Medical School and I are still in that honeymoon phase. Everything that happens is novel and exciting, and I’m still soaking it all in. However, yesterday was my first medical school exam and I think this “boyfriend” of mine might be slightly abusive. All told- after one week, the test covered somewhere around 16 topics or chapters. We had one hour of instruction for each chapter. I didn’t feel dead immediately afterwards and actually was pleased with my score, but by the end of yesterday, I NEEDED to lay down. You know your entire life is studying when “indulging” involves paying the extra fee to take the turnpike so you can get home to lay down faster. I also have been purchasing things left and right with loan money. Some things I needed (granola bars) and some things I decided I deserved (running stuff). I’m finding that I am very reward driven, and I end up negotiating with myself in my head even though I will really end up changing that negotiation (i.e. lying to myself) to get/do what I really feel like getting/doing in the end 🙂 For example, as soon as I woke up this morning I was trying to schedule my day so that I could get a nap in ASAP. At first it involved me saying “Okay Andi, just get through all the power points this evening really efficiently and then go to bed early.” Then I changed it to “You can study before dinner, take a nap, eat, and then study again.” Now the plan is to take a nap after I finish this blog and study later. Unfortunately the distractions and temptations that plagued me in undergrad are still a bump on the study-struggle-bus route only I don’t have the luxury of being able to play catch up and space out the workload a little. If you get behind, you get BEHIND, and you get behind QUICK. Because that test yesterday? We have another one 6 days from now over the next 18 chapters.

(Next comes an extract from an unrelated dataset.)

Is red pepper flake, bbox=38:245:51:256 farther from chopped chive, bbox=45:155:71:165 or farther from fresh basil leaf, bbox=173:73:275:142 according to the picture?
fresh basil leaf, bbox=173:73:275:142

Today, as a last ditch attempt to get as smart as possible in a short amount of time, I decided to stare at the vitamin aisle wishing there was a pill to drastically improve brain function.
Tomorrow is the day I begin medical school classes.
What a fun couple days it has been. It feels like its been a week since I’ve posted!
So orientation on the first day included a big volunteer event they do every year mostly run by students. They split us up into groups and we went around Tulsa to various organizations and helped them out with whatever they needed. I met a lot of great people and laughed a ton! The school fed us breakfast and lunch and gave us a volunteer t-shirt! Woo! I love new t-shirts.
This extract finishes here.